+++ Material provided
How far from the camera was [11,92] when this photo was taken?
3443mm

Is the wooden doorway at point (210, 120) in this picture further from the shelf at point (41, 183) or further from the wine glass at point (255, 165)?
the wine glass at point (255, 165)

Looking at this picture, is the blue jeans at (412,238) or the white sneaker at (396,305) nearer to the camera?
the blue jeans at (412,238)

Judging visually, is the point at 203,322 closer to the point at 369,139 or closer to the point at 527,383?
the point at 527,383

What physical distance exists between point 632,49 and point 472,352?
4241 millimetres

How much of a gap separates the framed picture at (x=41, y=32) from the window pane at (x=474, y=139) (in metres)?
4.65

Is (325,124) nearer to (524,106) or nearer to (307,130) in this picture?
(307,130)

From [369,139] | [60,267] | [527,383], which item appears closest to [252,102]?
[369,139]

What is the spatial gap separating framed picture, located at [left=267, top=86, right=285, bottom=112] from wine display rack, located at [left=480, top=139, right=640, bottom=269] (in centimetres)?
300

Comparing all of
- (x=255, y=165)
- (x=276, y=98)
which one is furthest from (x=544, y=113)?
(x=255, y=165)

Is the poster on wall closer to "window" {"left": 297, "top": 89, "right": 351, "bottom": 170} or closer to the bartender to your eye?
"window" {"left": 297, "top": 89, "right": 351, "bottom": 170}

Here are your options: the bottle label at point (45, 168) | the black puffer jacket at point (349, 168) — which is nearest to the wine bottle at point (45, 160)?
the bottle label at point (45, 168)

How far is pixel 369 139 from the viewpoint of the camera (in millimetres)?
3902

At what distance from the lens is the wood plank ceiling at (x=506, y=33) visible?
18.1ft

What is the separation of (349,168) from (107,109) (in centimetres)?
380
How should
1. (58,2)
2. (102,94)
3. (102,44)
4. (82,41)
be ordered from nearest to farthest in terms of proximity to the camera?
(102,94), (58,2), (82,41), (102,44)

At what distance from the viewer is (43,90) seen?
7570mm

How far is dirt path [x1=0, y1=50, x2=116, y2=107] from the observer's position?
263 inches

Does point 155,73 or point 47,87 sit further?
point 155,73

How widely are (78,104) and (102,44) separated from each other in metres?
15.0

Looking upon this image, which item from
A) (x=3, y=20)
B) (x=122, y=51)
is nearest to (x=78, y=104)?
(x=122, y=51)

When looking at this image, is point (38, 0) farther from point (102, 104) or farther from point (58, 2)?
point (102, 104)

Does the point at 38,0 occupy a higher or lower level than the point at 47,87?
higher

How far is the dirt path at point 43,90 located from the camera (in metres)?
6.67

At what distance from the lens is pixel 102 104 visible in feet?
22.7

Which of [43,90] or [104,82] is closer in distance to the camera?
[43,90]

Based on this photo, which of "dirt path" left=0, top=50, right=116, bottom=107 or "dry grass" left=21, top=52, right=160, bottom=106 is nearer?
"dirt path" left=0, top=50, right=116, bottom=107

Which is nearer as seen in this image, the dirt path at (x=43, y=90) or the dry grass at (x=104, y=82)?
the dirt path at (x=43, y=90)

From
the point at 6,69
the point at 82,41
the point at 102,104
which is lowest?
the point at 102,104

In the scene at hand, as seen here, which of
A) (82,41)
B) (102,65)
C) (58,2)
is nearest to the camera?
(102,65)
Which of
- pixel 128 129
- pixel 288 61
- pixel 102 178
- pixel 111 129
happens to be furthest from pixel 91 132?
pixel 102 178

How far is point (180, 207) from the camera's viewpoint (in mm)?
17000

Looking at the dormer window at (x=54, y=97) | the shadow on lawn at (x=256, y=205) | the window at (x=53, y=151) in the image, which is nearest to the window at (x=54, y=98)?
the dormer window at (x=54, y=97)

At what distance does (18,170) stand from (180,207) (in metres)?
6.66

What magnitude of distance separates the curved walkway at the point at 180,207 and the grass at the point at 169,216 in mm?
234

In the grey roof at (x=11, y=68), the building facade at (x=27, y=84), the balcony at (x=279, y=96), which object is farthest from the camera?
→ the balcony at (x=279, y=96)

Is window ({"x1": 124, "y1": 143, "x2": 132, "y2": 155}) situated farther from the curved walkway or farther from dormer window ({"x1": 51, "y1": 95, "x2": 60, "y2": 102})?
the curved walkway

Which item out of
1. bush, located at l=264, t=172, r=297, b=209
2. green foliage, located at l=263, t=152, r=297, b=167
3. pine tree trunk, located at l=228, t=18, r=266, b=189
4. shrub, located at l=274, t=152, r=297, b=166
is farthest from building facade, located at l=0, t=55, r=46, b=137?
++++++
[Instructions for the task] From the "In the grey" line to the close of the listing, restate each line word for word.

[Exercise answer]
In the grey roof at (x=11, y=68), the building facade at (x=27, y=84), the balcony at (x=279, y=96), which object is farthest from the camera?
→ the balcony at (x=279, y=96)

Is window ({"x1": 124, "y1": 143, "x2": 132, "y2": 155}) situated farther from the curved walkway or farther from dormer window ({"x1": 51, "y1": 95, "x2": 60, "y2": 102})?
the curved walkway

Which item out of
1. bush, located at l=264, t=172, r=297, b=209
2. green foliage, located at l=263, t=152, r=297, b=167
3. pine tree trunk, located at l=228, t=18, r=266, b=189
4. shrub, located at l=274, t=152, r=297, b=166
is farthest from building facade, located at l=0, t=55, r=46, b=137?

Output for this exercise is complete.